Exercise: If a line in the data contains "google", copy it out.

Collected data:

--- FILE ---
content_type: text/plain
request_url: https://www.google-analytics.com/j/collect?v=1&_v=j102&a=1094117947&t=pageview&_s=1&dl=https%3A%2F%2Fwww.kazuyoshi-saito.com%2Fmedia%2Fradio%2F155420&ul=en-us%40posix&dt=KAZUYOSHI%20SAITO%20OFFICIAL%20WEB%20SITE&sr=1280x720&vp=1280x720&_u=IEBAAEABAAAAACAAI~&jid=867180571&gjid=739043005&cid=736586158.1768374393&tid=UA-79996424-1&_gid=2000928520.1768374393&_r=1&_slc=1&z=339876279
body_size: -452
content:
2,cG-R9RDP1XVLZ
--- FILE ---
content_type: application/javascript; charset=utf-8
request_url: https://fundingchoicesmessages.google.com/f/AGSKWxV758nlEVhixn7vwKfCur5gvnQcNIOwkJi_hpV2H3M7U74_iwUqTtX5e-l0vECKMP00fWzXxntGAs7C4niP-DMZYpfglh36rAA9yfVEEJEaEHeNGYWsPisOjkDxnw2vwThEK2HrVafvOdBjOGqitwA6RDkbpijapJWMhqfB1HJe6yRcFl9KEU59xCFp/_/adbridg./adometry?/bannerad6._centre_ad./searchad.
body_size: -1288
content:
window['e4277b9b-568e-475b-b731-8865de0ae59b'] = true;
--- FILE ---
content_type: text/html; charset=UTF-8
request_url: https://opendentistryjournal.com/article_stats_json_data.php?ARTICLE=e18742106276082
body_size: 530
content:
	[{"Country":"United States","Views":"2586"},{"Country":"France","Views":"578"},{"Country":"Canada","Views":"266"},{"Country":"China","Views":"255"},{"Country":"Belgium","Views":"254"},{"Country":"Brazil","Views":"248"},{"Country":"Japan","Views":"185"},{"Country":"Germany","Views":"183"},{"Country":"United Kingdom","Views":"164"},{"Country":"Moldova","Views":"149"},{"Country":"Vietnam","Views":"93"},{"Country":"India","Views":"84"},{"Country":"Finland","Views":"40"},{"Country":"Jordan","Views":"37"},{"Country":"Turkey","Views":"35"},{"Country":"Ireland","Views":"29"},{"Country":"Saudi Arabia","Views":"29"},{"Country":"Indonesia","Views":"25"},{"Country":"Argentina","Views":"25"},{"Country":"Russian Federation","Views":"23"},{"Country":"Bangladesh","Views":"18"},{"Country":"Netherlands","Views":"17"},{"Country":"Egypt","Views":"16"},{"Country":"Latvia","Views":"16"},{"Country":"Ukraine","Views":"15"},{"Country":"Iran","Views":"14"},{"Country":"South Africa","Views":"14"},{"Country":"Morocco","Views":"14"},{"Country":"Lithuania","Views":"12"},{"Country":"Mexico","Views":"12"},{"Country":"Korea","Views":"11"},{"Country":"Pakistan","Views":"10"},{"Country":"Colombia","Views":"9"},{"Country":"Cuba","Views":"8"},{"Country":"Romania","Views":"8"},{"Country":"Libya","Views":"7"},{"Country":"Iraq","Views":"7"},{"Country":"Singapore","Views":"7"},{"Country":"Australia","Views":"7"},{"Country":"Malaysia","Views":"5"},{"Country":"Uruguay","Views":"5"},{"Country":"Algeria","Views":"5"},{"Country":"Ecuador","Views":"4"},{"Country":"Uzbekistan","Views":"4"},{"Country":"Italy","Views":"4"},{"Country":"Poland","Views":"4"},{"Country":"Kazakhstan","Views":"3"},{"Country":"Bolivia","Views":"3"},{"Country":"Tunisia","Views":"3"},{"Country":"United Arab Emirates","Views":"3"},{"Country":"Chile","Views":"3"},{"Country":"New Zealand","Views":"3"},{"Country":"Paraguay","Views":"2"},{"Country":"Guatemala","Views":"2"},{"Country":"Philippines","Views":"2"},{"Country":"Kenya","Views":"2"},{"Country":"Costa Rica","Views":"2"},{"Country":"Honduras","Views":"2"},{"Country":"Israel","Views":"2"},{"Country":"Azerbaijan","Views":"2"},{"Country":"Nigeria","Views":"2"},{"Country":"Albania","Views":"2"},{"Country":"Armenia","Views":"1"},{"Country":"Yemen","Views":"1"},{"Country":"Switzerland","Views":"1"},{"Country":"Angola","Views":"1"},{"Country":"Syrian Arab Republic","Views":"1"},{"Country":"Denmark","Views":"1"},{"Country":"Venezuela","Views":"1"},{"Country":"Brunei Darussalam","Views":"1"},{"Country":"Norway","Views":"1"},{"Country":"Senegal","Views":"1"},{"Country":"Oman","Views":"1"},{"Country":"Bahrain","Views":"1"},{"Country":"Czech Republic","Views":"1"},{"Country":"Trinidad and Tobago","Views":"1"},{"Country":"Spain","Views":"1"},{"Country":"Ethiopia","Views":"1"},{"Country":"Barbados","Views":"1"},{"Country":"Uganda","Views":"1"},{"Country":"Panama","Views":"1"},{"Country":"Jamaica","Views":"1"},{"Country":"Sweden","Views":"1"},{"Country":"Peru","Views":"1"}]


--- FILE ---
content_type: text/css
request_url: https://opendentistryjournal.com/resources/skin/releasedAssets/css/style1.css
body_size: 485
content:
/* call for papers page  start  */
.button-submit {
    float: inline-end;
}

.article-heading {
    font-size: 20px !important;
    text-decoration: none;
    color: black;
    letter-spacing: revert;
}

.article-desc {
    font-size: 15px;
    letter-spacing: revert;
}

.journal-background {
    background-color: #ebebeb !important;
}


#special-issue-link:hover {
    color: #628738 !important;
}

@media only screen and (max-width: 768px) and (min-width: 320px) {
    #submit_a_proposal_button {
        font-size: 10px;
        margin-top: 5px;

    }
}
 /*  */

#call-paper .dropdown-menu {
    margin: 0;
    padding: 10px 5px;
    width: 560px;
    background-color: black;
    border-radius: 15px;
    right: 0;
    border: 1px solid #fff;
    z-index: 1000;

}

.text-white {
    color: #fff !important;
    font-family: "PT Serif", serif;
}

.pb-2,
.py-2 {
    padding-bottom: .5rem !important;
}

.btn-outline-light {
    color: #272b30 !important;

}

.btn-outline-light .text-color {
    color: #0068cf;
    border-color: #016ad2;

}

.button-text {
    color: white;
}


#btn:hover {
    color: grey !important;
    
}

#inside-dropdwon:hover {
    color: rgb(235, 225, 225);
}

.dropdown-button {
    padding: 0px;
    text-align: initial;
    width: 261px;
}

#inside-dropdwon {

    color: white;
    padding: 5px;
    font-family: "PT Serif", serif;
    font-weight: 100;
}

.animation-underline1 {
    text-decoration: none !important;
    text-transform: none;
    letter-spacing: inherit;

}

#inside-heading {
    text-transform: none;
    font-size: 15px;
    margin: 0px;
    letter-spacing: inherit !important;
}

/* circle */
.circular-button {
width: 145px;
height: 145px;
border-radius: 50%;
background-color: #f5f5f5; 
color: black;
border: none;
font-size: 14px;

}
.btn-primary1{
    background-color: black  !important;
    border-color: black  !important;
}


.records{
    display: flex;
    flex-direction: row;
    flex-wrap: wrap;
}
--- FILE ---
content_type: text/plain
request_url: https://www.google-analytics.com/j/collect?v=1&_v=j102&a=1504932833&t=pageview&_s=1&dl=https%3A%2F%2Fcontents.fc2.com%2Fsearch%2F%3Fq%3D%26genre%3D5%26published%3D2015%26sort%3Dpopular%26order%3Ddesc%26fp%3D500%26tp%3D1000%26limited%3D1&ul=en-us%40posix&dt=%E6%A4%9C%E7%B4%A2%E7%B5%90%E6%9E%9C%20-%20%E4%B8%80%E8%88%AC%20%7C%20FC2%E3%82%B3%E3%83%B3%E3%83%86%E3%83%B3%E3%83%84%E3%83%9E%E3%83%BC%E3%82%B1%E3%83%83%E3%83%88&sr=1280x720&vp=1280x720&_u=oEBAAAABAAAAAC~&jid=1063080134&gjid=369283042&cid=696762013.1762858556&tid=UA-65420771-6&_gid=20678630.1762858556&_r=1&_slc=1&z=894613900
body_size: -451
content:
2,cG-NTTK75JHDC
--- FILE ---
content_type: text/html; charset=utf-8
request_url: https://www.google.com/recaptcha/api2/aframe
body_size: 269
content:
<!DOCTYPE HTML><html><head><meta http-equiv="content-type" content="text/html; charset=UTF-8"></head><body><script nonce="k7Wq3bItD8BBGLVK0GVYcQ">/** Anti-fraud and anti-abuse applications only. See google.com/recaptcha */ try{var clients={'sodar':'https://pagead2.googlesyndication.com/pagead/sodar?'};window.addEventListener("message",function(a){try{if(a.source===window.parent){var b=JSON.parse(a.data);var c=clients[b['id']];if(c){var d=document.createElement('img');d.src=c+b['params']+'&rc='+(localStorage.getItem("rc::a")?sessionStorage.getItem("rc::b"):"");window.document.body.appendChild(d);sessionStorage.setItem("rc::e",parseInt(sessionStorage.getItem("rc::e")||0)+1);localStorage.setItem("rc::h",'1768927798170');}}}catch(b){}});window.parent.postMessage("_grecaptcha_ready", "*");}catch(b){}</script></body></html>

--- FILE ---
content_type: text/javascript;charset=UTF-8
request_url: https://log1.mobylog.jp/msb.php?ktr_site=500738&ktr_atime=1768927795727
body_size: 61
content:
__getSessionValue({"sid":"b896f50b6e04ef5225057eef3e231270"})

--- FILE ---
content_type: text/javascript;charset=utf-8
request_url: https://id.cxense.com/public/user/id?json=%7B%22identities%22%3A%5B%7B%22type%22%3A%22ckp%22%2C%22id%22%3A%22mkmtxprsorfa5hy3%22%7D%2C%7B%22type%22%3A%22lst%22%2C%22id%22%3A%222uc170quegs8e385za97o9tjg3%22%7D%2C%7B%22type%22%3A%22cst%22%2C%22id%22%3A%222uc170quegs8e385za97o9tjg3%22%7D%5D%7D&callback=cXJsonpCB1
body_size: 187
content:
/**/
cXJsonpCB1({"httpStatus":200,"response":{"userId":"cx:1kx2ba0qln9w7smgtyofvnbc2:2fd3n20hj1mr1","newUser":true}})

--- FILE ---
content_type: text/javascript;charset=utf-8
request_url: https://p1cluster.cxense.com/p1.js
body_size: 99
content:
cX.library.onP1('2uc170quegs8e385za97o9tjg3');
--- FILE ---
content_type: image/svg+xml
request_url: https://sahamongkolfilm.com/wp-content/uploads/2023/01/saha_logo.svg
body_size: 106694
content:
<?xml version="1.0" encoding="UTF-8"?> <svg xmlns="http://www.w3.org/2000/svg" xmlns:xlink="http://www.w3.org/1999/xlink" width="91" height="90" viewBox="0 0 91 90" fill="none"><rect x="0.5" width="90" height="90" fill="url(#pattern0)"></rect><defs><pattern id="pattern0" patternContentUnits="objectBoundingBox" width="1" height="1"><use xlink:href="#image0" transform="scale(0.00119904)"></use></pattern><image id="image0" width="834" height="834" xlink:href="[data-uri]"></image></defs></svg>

Finished task:
request_url: https://www.google-analytics.com/j/collect?v=1&_v=j102&a=1094117947&t=pageview&_s=1&dl=https%3A%2F%2Fwww.kazuyoshi-saito.com%2Fmedia%2Fradio%2F155420&ul=en-us%40posix&dt=KAZUYOSHI%20SAITO%20OFFICIAL%20WEB%20SITE&sr=1280x720&vp=1280x720&_u=IEBAAEABAAAAACAAI~&jid=867180571&gjid=739043005&cid=736586158.1768374393&tid=UA-79996424-1&_gid=2000928520.1768374393&_r=1&_slc=1&z=339876279
request_url: https://fundingchoicesmessages.google.com/f/AGSKWxV758nlEVhixn7vwKfCur5gvnQcNIOwkJi_hpV2H3M7U74_iwUqTtX5e-l0vECKMP00fWzXxntGAs7C4niP-DMZYpfglh36rAA9yfVEEJEaEHeNGYWsPisOjkDxnw2vwThEK2HrVafvOdBjOGqitwA6RDkbpijapJWMhqfB1HJe6yRcFl9KEU59xCFp/_/adbridg./adometry?/bannerad6._centre_ad./searchad.
request_url: https://www.google-analytics.com/j/collect?v=1&_v=j102&a=1504932833&t=pageview&_s=1&dl=https%3A%2F%2Fcontents.fc2.com%2Fsearch%2F%3Fq%3D%26genre%3D5%26published%3D2015%26sort%3Dpopular%26order%3Ddesc%26fp%3D500%26tp%3D1000%26limited%3D1&ul=en-us%40posix&dt=%E6%A4%9C%E7%B4%A2%E7%B5%90%E6%9E%9C%20-%20%E4%B8%80%E8%88%AC%20%7C%20FC2%E3%82%B3%E3%83%B3%E3%83%86%E3%83%B3%E3%83%84%E3%83%9E%E3%83%BC%E3%82%B1%E3%83%83%E3%83%88&sr=1280x720&vp=1280x720&_u=oEBAAAABAAAAAC~&jid=1063080134&gjid=369283042&cid=696762013.1762858556&tid=UA-65420771-6&_gid=20678630.1762858556&_r=1&_slc=1&z=894613900
request_url: https://www.google.com/recaptcha/api2/aframe
<!DOCTYPE HTML><html><head><meta http-equiv="content-type" content="text/html; charset=UTF-8"></head><body><script nonce="k7Wq3bItD8BBGLVK0GVYcQ">/** Anti-fraud and anti-abuse applications only. See google.com/recaptcha */ try{var clients={'sodar':'https://pagead2.googlesyndication.com/pagead/sodar?'};window.addEventListener("message",function(a){try{if(a.source===window.parent){var b=JSON.parse(a.data);var c=clients[b['id']];if(c){var d=document.createElement('img');d.src=c+b['params']+'&rc='+(localStorage.getItem("rc::a")?sessionStorage.getItem("rc::b"):"");window.document.body.appendChild(d);sessionStorage.setItem("rc::e",parseInt(sessionStorage.getItem("rc::e")||0)+1);localStorage.setItem("rc::h",'1768927798170');}}}catch(b){}});window.parent.postMessage("_grecaptcha_ready", "*");}catch(b){}</script></body></html>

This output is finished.